• [GIVEN INSTRUCTION]: Rewrite the items below as a single numbered list, one line per number, and drop the blank lines.
----
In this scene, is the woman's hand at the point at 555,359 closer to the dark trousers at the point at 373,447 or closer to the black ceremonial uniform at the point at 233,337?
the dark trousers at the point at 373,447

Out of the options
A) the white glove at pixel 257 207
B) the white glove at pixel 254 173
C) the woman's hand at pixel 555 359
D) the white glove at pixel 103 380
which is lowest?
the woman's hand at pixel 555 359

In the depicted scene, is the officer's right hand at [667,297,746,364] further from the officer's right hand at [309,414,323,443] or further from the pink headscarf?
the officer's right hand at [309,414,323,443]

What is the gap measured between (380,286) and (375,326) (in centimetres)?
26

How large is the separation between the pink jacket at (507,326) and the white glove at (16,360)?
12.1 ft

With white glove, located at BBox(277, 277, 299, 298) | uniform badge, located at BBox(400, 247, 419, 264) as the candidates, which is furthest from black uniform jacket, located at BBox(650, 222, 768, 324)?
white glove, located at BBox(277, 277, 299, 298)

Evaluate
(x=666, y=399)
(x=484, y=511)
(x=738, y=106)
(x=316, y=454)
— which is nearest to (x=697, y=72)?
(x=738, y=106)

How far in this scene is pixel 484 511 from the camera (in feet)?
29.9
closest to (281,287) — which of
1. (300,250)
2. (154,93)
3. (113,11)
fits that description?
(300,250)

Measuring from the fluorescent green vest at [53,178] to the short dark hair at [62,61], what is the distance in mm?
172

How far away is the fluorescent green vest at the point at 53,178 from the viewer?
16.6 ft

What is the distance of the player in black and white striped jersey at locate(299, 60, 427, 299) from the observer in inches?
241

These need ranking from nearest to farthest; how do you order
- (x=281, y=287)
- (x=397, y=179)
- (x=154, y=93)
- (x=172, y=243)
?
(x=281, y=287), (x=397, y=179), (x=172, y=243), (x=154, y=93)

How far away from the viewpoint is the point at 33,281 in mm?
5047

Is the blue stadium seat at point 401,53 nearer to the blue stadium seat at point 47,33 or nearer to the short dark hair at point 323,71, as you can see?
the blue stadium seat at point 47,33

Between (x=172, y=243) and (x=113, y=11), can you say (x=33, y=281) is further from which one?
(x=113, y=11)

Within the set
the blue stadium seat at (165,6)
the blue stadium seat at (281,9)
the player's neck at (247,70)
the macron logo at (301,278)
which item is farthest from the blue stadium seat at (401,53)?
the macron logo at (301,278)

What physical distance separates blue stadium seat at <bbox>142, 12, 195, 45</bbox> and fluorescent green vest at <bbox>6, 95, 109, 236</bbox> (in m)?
----
• [RESULT BELOW]:
1. In this scene, is the woman's hand at the point at 555,359 closer to the dark trousers at the point at 373,447 or closer to the black ceremonial uniform at the point at 233,337?
2. the dark trousers at the point at 373,447
3. Out of the options
4. A) the white glove at pixel 257 207
5. B) the white glove at pixel 254 173
6. C) the woman's hand at pixel 555 359
7. D) the white glove at pixel 103 380
8. which is lowest?
9. the woman's hand at pixel 555 359
10. In the depicted scene, is the officer's right hand at [667,297,746,364] further from the officer's right hand at [309,414,323,443] or further from the pink headscarf?
11. the officer's right hand at [309,414,323,443]
12. What is the gap measured between (380,286) and (375,326) (in centimetres)?
13. 26
14. How large is the separation between the pink jacket at (507,326) and the white glove at (16,360)?
15. 12.1 ft
16. With white glove, located at BBox(277, 277, 299, 298) | uniform badge, located at BBox(400, 247, 419, 264) as the candidates, which is furthest from black uniform jacket, located at BBox(650, 222, 768, 324)?
17. white glove, located at BBox(277, 277, 299, 298)
18. Evaluate
19. (x=666, y=399)
20. (x=484, y=511)
21. (x=738, y=106)
22. (x=316, y=454)
23. — which is nearest to (x=697, y=72)?
24. (x=738, y=106)
25. How far in this scene is pixel 484 511 from the camera (in feet)?
26. 29.9
27. closest to (281,287) — which of
28. 1. (300,250)
29. 2. (154,93)
30. 3. (113,11)
31. fits that description?
32. (300,250)
33. Measuring from the fluorescent green vest at [53,178] to the short dark hair at [62,61], what is the distance in mm?
34. 172
35. How far away is the fluorescent green vest at the point at 53,178 from the viewer?
36. 16.6 ft
37. What is the distance of the player in black and white striped jersey at locate(299, 60, 427, 299) from the observer in inches?
38. 241
39. These need ranking from nearest to farthest; how do you order
40. - (x=281, y=287)
41. - (x=397, y=179)
42. - (x=154, y=93)
43. - (x=172, y=243)
44. ?
45. (x=281, y=287), (x=397, y=179), (x=172, y=243), (x=154, y=93)
46. How far away from the viewpoint is the point at 33,281 in mm?
47. 5047
48. Is the blue stadium seat at point 401,53 nearer to the blue stadium seat at point 47,33 or nearer to the short dark hair at point 323,71, as you can see?
49. the blue stadium seat at point 47,33
50. Between (x=172, y=243) and (x=113, y=11), can you say (x=33, y=281) is further from which one?
51. (x=113, y=11)
52. Within the set
53. the blue stadium seat at (165,6)
54. the blue stadium seat at (281,9)
55. the player's neck at (247,70)
56. the macron logo at (301,278)
57. which item is farthest from the blue stadium seat at (401,53)?
58. the macron logo at (301,278)
59. What physical distance separates blue stadium seat at <bbox>142, 12, 195, 45</bbox> and fluorescent green vest at <bbox>6, 95, 109, 236</bbox> (in m)?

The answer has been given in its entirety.